Short problem: Which of the lines below contain the word "away", with case counting? Pull out each such line in full.

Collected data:
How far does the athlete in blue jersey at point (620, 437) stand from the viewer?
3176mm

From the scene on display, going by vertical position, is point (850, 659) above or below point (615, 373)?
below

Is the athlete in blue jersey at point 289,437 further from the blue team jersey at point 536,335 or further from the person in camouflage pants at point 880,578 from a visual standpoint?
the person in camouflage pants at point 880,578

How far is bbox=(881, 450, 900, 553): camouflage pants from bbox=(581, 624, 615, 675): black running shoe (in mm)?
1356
* * *
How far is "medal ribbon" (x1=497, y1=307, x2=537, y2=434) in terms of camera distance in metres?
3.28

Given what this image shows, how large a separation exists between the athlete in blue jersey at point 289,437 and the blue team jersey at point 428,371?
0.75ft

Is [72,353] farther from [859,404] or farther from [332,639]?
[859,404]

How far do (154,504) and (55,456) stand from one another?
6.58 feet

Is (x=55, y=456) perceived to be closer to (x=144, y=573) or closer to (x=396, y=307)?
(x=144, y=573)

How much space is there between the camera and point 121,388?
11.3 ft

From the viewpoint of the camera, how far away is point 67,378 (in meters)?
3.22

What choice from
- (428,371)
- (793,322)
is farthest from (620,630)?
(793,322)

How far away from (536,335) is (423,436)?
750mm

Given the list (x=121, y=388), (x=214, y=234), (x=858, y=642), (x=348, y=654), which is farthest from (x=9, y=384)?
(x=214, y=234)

Problem solution:
From the viewpoint of the camera, how far away is point 67,378 (in meters)?
How far away from (536,335) is (423,436)?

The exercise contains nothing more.